Turkey’s parliament voted to lift Semra Guzel’s immunity in March over a photo of her taken with a militant from the Kurdistan Workers Party (PKK) and an arrest warrant was issued for her on charges of membership of a terrorist organisation.
The Interior Ministry said Guzel was caught in a car in Istanbul with fake identification along with two people, one who had a previous record of smuggling migrants and forgery and another who had a record for terrorism propaganda.
The car was headed in the direction of Turkey’s Edirne province, which borders Greece and Bulgaria, the ministry said.
The HDP did not immediately comment.
President Tayyip Erdogan’s AK Party and its nationalist allies frequently accuse the HDP of being the PKK’s political wing.

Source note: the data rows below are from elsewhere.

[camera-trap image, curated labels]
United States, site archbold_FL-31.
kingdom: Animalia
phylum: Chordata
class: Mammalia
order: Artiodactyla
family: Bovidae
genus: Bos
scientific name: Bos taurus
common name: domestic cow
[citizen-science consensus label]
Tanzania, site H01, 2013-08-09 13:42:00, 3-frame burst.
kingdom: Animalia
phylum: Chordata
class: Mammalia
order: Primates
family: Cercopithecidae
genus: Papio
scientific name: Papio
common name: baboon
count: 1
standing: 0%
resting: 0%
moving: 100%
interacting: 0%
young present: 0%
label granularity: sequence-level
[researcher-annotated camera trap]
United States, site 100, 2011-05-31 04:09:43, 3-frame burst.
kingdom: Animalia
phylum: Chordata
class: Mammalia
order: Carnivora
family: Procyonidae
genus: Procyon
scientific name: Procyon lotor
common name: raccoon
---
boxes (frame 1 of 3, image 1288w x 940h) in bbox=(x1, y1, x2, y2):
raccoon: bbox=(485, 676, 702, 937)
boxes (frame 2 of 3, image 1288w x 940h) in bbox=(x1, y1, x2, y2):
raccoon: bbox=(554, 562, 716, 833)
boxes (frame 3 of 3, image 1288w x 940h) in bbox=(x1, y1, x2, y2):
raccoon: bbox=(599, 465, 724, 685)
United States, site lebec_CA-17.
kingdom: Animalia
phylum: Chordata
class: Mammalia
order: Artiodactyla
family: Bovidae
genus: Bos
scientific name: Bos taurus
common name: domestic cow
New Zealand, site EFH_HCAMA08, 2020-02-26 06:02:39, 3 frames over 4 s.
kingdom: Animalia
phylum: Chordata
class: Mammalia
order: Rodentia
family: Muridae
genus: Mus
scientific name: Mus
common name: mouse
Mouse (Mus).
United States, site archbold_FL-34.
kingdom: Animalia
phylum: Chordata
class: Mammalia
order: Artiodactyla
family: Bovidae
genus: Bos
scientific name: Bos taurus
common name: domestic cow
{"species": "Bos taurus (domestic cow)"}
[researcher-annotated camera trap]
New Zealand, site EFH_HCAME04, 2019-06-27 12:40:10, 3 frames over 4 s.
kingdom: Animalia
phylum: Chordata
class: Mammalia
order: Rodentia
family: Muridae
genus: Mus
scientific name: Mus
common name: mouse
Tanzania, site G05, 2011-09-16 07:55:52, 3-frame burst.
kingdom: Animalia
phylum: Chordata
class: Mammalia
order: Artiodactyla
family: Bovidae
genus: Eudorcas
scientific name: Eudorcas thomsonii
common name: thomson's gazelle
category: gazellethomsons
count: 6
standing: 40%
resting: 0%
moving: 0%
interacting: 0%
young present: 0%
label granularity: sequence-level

Thousands of HDP members have been tried in recent years over similar accusations. The party denies any links to terrorism.
The HDP, the parliament’s third largest party, also faces a case seeking a ban over alleged links to the PKK. The party has said the case is the culmination of a political effort to break it up.
Critics say Turkish courts bend to Erdogan’s and his party’s will after his two decades of increasingly authoritarian rule. The government denies these claims and says the judiciary is independent.
The PKK launched an insurgency against the Turkish state in 1984 and more than 40,000 people have been killed in the conflict. It is regarded as a terrorist group by Turkey, the United States and the European Union.